Many aboriginals did the same thing.
In 1996, the government set up the Royal Commission on Aboriginal Peoples and recognized that Canada had much work to do to mend relations with native people. The Commission (as it's more commonly known), indicates residential schooling was a system that failed and didn't deliver what it promised to the parents of the children who attended.
Prime Minister Stephen Harper and the Commission form parts of the government responsible for helping natives heal.
In a formal apology on June 11, 2008, Harper referred to the Commission as a “unique opportunity to educate all Canadians on the Indian Residential Schools system.”
Harper went on to say the Commission was a “positive step in forging a new relationship between aboriginal peoples and other Canadians.” It was also recognized during this apology that the whole residential school system was a failure to Canada and to the natives who attended the schools.
Lariviere says the abuse will always be part of her.
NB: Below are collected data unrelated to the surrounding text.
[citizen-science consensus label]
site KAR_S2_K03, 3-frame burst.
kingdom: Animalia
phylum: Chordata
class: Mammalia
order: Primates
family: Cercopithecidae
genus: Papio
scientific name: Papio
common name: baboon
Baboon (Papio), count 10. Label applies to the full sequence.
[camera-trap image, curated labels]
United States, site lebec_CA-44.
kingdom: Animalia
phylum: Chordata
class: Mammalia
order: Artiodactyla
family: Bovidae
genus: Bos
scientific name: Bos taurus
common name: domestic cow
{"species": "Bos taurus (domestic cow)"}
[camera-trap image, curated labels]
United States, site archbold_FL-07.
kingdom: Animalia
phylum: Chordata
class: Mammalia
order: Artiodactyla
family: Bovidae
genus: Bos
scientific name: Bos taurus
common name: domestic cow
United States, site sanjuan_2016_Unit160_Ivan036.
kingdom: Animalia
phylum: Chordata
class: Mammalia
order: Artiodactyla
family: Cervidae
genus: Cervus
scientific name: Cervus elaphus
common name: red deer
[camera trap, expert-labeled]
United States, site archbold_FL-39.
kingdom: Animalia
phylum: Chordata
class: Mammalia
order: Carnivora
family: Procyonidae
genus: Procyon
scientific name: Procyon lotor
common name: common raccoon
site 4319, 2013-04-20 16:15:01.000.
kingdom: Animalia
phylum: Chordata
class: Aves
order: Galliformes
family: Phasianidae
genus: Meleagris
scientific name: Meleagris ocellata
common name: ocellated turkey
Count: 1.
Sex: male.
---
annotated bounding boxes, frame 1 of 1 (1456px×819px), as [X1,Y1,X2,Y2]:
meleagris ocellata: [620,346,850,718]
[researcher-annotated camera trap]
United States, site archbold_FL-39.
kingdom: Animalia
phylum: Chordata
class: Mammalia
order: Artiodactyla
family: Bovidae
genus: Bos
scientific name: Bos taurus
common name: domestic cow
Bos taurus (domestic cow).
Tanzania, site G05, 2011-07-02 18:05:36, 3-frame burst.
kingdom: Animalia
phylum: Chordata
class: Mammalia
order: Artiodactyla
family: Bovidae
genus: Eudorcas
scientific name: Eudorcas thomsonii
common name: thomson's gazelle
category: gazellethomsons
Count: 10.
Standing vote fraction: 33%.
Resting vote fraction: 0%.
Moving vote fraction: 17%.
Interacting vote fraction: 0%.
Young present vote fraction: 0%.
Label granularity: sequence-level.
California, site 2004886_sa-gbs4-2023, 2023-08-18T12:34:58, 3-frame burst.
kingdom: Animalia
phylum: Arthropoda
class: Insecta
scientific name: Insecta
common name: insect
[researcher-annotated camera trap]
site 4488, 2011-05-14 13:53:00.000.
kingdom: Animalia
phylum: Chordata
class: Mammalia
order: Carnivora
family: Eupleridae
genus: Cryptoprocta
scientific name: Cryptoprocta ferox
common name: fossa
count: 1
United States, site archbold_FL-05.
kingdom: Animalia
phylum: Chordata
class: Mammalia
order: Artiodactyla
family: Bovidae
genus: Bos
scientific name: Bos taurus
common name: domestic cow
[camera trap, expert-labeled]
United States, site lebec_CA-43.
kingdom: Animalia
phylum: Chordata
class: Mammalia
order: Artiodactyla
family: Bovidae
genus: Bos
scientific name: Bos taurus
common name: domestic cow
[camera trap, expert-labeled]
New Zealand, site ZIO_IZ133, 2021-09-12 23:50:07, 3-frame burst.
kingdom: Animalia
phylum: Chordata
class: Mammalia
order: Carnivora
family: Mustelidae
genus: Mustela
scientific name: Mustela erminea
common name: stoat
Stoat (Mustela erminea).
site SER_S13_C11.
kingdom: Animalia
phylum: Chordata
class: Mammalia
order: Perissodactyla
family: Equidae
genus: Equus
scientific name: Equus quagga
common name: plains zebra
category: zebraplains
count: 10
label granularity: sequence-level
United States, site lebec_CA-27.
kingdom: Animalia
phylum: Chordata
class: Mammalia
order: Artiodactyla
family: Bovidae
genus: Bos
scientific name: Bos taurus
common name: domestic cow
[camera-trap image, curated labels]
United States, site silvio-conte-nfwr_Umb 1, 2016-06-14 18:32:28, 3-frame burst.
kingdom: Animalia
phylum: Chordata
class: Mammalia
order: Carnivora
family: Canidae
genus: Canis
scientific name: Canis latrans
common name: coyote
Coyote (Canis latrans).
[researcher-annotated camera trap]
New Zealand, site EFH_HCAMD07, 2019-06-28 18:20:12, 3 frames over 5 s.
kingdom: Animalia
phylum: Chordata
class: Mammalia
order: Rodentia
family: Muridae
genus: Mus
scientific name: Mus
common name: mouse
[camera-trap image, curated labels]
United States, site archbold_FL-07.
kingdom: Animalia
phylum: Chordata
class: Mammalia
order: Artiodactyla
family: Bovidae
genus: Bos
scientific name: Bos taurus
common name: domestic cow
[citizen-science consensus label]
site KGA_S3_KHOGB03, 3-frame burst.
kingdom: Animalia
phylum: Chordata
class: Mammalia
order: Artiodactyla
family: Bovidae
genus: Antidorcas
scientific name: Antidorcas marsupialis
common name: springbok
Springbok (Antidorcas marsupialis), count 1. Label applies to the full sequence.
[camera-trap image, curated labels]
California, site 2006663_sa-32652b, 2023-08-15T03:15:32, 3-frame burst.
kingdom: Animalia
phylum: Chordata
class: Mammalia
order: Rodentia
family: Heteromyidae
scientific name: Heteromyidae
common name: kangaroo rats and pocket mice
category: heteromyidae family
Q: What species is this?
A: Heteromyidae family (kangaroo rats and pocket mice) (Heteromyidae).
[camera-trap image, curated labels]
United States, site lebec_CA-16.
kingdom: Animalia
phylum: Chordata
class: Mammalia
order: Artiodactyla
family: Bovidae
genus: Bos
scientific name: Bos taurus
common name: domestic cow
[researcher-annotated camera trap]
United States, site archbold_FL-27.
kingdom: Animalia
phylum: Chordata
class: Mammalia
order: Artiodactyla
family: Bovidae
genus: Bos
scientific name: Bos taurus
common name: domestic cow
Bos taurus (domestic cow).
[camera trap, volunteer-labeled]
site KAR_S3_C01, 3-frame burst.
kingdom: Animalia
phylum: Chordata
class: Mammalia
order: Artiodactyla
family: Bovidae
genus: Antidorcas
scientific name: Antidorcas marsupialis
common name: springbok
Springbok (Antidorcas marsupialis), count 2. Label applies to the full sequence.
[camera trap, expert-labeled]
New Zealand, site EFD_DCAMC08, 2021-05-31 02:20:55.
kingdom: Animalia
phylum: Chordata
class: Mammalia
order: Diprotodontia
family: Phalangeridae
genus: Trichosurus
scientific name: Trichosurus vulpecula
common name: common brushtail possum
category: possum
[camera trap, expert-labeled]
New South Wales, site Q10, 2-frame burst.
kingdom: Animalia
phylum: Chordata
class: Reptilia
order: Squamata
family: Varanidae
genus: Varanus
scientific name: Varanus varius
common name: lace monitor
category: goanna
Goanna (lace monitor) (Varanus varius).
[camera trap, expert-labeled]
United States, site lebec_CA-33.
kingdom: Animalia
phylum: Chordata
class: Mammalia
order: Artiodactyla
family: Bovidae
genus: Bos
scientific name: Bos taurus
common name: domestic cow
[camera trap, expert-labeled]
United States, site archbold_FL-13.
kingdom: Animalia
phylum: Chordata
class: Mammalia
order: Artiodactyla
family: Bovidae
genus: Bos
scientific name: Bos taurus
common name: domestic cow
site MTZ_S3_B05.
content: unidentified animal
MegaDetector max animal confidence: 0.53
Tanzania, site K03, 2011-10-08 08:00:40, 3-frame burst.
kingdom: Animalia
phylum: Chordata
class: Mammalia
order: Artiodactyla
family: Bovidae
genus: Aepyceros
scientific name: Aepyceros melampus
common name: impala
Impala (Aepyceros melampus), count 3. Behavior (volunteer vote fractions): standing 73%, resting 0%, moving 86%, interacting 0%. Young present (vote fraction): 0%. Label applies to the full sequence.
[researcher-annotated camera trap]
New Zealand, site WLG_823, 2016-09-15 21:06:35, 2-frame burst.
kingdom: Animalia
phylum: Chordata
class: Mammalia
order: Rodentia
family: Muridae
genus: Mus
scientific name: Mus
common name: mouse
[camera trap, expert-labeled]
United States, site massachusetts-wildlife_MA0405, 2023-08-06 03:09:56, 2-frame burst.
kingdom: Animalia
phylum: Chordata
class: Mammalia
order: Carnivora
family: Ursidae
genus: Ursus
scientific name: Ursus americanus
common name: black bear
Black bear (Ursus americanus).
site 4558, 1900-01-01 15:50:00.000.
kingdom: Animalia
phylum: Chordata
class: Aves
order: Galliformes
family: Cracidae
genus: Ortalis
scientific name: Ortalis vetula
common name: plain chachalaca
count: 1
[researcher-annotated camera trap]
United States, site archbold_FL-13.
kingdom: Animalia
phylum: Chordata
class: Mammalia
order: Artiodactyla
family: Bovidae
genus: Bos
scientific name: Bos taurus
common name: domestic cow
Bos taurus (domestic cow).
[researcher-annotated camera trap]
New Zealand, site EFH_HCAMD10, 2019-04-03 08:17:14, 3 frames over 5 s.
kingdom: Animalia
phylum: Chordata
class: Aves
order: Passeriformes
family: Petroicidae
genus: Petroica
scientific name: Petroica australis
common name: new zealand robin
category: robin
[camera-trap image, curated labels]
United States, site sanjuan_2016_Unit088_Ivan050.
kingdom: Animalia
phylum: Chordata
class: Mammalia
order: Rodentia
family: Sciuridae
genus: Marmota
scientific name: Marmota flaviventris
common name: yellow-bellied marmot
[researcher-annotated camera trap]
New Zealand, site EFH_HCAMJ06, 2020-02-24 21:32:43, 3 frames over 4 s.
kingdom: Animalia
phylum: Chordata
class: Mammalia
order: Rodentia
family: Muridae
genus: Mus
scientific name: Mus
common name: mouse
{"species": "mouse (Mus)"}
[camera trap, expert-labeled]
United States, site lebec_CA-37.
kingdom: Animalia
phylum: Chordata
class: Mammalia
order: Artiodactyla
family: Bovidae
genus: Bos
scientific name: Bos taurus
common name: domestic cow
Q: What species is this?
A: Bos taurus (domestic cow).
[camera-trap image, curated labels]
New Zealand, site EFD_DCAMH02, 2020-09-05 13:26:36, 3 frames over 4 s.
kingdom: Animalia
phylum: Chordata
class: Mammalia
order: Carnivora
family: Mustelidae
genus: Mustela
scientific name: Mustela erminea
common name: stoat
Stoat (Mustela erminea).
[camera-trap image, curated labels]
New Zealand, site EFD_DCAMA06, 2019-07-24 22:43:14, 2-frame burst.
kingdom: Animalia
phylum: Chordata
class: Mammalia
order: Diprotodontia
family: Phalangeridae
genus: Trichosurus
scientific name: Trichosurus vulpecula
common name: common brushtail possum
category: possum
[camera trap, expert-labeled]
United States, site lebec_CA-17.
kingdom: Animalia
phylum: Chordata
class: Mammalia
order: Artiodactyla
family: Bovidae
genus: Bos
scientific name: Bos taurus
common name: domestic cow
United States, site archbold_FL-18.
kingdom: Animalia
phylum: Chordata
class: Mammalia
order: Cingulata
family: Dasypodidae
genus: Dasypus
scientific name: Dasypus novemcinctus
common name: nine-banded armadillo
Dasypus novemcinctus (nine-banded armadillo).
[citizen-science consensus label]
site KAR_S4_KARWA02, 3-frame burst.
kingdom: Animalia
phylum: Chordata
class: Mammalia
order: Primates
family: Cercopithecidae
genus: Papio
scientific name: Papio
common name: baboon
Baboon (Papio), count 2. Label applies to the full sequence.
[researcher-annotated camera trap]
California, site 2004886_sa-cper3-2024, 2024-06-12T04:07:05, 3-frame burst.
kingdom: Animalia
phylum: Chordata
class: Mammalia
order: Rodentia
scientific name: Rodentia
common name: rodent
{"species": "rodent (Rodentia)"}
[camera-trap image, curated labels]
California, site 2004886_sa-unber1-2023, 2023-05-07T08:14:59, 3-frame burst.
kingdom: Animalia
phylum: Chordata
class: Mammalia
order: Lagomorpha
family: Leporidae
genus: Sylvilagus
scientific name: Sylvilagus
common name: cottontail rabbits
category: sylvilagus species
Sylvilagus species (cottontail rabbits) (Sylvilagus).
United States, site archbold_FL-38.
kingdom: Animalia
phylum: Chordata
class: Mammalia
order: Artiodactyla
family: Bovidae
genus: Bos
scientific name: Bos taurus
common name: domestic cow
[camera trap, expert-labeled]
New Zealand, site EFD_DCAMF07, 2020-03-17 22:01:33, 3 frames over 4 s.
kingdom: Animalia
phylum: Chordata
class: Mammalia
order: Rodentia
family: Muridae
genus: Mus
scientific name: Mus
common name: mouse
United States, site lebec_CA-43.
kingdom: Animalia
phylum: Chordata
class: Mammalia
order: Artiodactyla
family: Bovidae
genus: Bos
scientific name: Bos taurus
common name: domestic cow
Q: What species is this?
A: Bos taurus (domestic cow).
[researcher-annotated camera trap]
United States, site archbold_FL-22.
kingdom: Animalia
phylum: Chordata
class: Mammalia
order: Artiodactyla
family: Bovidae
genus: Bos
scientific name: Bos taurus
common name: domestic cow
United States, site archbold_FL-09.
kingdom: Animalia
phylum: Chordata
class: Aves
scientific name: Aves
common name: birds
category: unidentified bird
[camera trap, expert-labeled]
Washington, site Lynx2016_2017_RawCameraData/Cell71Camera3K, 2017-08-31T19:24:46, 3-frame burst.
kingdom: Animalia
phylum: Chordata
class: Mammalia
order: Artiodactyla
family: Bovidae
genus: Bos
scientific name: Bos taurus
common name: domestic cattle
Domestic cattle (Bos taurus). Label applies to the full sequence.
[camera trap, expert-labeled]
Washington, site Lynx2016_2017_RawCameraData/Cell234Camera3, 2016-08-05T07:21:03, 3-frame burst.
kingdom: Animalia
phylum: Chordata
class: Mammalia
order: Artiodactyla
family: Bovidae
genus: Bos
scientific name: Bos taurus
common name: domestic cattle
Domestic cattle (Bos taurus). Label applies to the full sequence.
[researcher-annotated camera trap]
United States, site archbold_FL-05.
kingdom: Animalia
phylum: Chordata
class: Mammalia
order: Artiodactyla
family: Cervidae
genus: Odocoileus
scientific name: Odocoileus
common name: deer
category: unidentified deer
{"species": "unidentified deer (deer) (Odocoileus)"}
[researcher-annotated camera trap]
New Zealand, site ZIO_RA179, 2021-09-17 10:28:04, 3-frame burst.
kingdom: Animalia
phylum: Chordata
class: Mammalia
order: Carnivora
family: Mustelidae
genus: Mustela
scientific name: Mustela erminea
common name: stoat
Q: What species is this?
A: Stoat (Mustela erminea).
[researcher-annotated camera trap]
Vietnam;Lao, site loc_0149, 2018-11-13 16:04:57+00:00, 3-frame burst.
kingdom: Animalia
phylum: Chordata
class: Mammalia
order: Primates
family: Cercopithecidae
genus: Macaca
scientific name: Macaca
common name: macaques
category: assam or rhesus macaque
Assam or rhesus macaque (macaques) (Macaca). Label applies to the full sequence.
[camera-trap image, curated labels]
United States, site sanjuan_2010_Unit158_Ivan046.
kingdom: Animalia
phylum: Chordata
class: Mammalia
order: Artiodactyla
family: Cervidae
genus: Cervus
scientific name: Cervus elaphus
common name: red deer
Although she says she felt for a long time the government was sweeping the acknowledgement of these crimes under the rug, she is “happy the government is doing something about this. It feels like they're trying to make a wrong a right.”
Even the Vatican is recognizing the crimes against native children.
After a meeting with Chief Phil Fontaine in 2009, Pope Benedict and the Vatican released this official statement on the church's role in residential schools.
“His Holiness recalled that since the earliest days of her presence in Canada, the Church, particularly through her missionary personnel, has closely accompanied the indigenous peoples. Given the sufferings that some indigenous children experienced in the Canadian Residential School system, the Holy Father expressed his sorrow at the anguish caused by the deplorable conduct of some members of the Church and he offered his sympathy and prayerful solidarity. His Holiness emphasized that acts of abuse cannot be tolerated in society. He prayed that all those affected would experience healing, and he encouraged First Nations Peoples to continue to move forward with renewed hope.”
With the failure of residential schooling out in the open and the shame of abuse disappearing, the only question left is this: is this going to help a culture that was almost wiped out?
Lariviere believes so.
“Before you were ashamed to say you were native in this country, but now we [aboriginals] are screaming to anyone who will listen: we have a culture.”
The time has come to begin healing and mending relations between the government and the native people who give this country such a rich culture and history.
As Lariviere says, “It's not a story. We really do exist.”